DEAR HARRIETTE: I was married to my college sweetheart for 28 years, and she passed away three years ago. I mourned my wife's passing for about a year's time. Recently, I met this beautiful woman, and I am interested in having a meaningful relationship with her. How much time is enough to mourn a loss of a spouse before you decide to start dating again? -- Finding Love, Chicago
DEAR FINDING LOVE: It used to be that people were told not to date until at least a year after a spouse passed away. Indeed, many years ago, widows would wear black for an entire year out of respect for their husbands' passing. Those rules have relaxed considerably in most parts of the country. You would be far beyond that rule, even if it still were in place.
What's more important for you is if you feel emotionally ready to start to date again. Have you done the spiritual work that you need in order to feel strong and clear about yourself and your goals for the future? When you feel whole, you are able to bring a strong potential partner to a new relationship.
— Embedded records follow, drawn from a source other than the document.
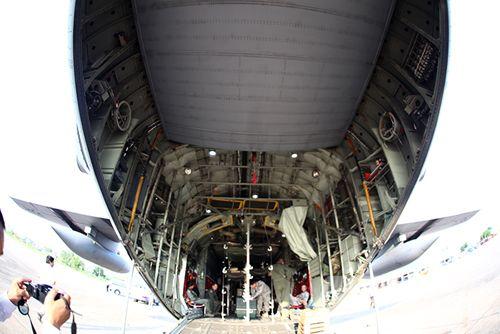 """Khám phá máy bay """"siêu tải"""" của Mỹ tại Đà Nẵng - Ảnh 5"""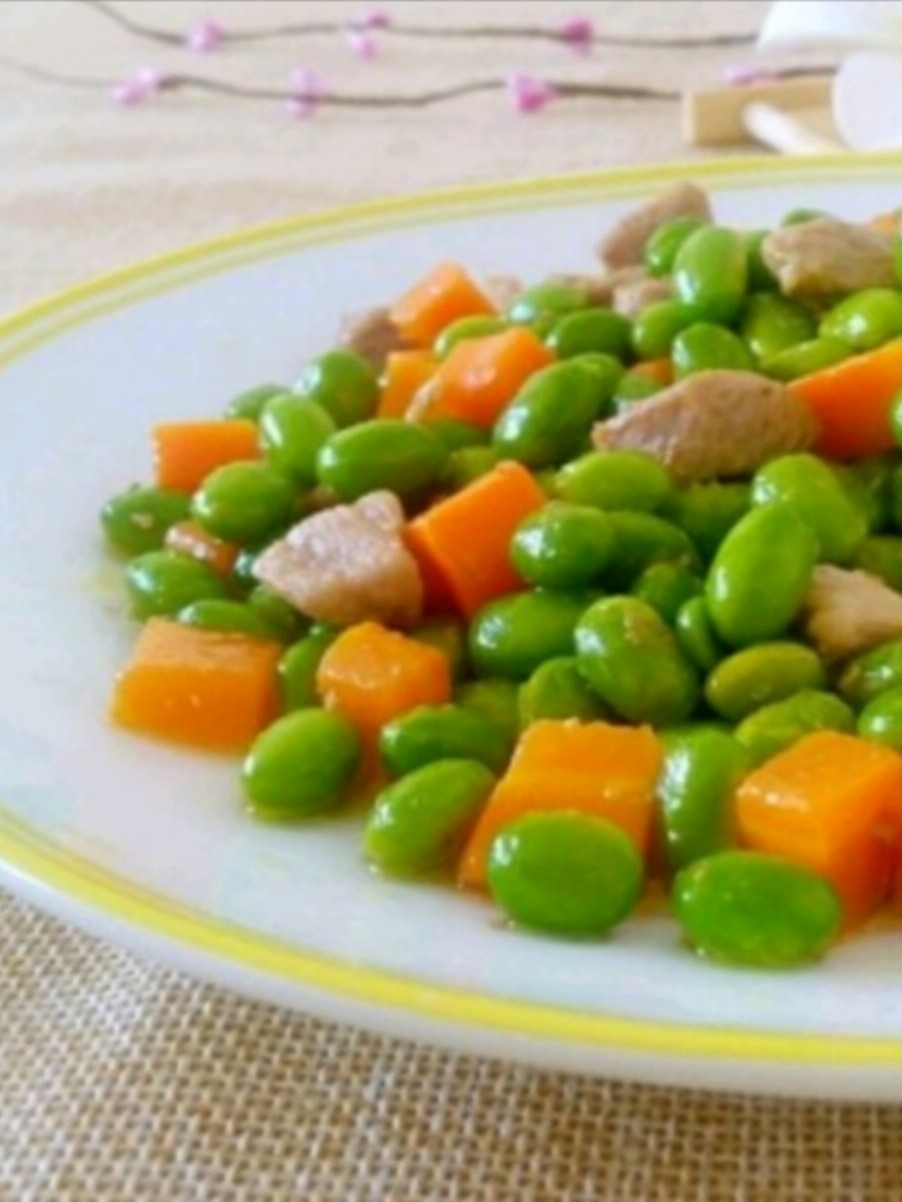 毛豆炒胡萝卜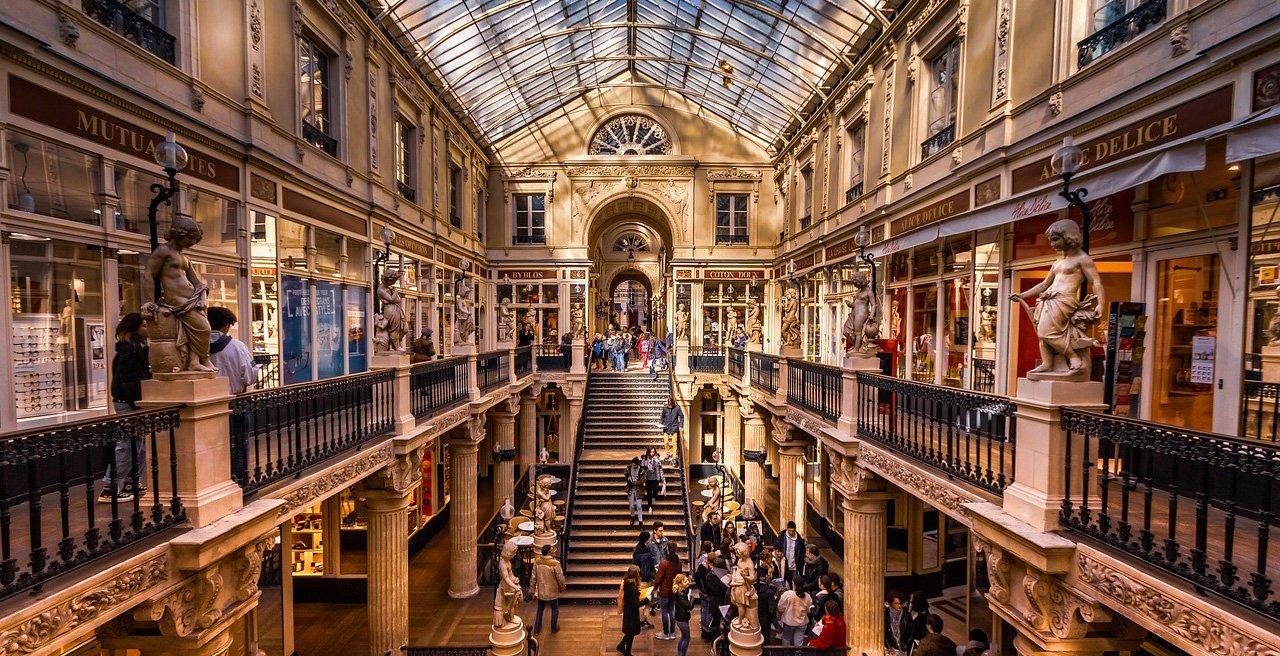 Galerie marchande de Nantes où est installé Open Linking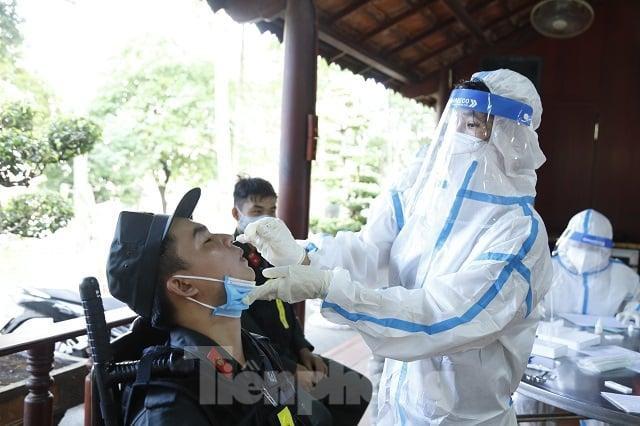 Cận cảnh hàng trăm cảnh sát cơ động chi viện cho TPHCM và Bình Dương chống dịch - Ảnh 3.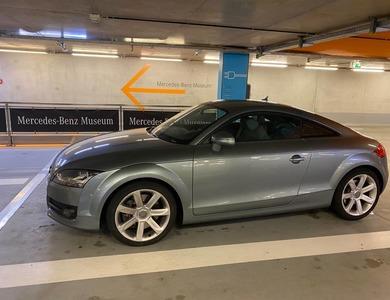 Audi Tt V6 3.2 à Toulon (Var)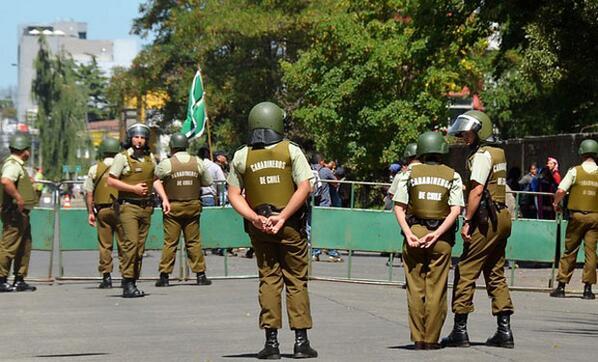 AHORA:PARA JUICIO DE CELESTINO CORDOVA, tres anillos de seguridad y más de 100 policías resguardan Tribunal de Temuco http://t.co/wJoKOBNrOX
If you feel that you want to explore a relationship with this woman, you should be completely honest with her. Talk about your life when you were married and what type of relationship you had with your wife. Talk about what you value in a partnership and what you hope to experience moving forward. Find out what her interests and desires are. By talking openly about who you are and what you want in life, you can learn from each other whether you could be a good fit. Take your time.